Walter Hagen claimed the first of his four Open titles at Royal St George’s in 1922, although George Duncan, the Champion two years earlier at neighbouring Deal, almost caught him with a late charge.
It was the second time in a row the Claret Jug had been won by an American but the first time by a US-born player. St Andrews-born Jock Hutchison won at the Old Course in 1921 and defending his title was leading after 54 holes.
Hagen had held the halfway lead after rounds of 76 and 73 but had a 79 in the third round, when the scoring was mostly very high except for a brilliant 72 by Charles Whitcombe. Hagen closed with a 72 to post a total of 300, which was thought unbeatable.
Telegrams were sent to newspaper offices along those lines.
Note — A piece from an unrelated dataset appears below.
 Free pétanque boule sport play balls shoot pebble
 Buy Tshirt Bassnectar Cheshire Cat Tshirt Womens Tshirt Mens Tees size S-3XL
Luckily for the press men, nobody did beat him but two came close.
Cornish-born American Jim Barnes had a 5 at the last to finish on 301 after a 73, while Duncan, who was thought out of if after an 81 in the third round, made a brilliant late surge.
A 2 at the 16th and a 4 at the 17th left the Scot needing a 4 at the last to tie. But his approach rolled down into the dip to the left of the green and he chipped weakly and took a 5. He had closed with a 69 but one short of Hagen.
Duncan’s Hollow is now the name of the area where his approach ended up.Hutchison finished in fourth place and Whitcombe, one of three golfing brothers, was fifth and a 53-year-old JH Taylor sixth. It was a fourth major title for the flamboyant Hagen, after two US Open wins and victory in the 1920 PGA Championship.